21.

[379] Nicht zwergenhaft, sondern in menschlicher Gestalt und Grösse zeigte sich das Holzfräulein zu Pfaffenreut bey Stadt Eschenbach. Dort, beym Häring, haben sie es einen ganzen Winter gehabt; es sah aus, wie ein gewöhnliches Weibets, nur blässer, und trug ein Kopftuch und einen ganzen Rock, aber zerrissen, von Leinwand; die Füsse waren bloß. Den ganzen Winter fütterte die Holzfrau, nur mußte man ihr das Futter darrichten; sonst saß sie auf dem Ofenmäuerl Tag und Nacht, ohne herabzugehen, redete nicht und die Leute mußten ihr des Tages dreymal von ihrem Essen hinstellen.
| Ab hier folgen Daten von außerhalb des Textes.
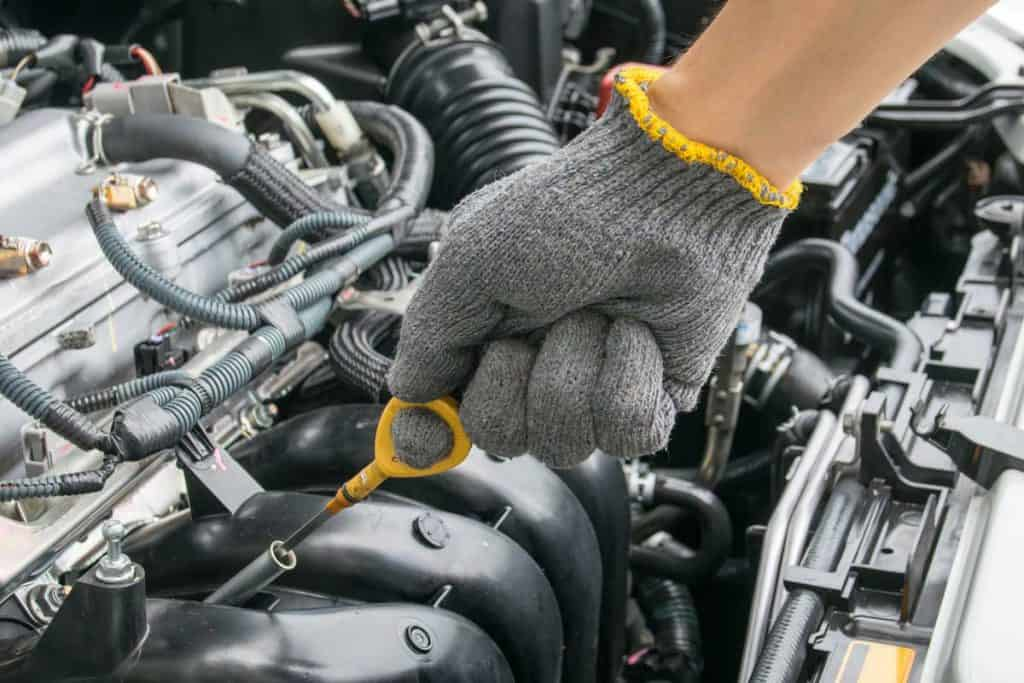 Mechanic checking oil levels of engine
Gegen das Frühjahr, wo man das Vieh austrieb, ging sie in das Holz des Hofbesitzers hinaus. Die Leute stellten ihr dann das Essen auf einen Stock, worauf sie herkam und es holte; das leere Geschirr stellte sie wieder dar. Die Bäuerin ließ ihr zuletzt ein Kleid machen. Da jammerte sie und sagte, sie müsse jetzt auf's Neue so lange leiden, bis dieses Kleid zerrissen sey. Und als die Bäuerin ihr rieth, das Kleid lieber jetzt zu zerreissen, erwiederte sie, das dürfe sie nicht. Im Winter darauf verschwand sie.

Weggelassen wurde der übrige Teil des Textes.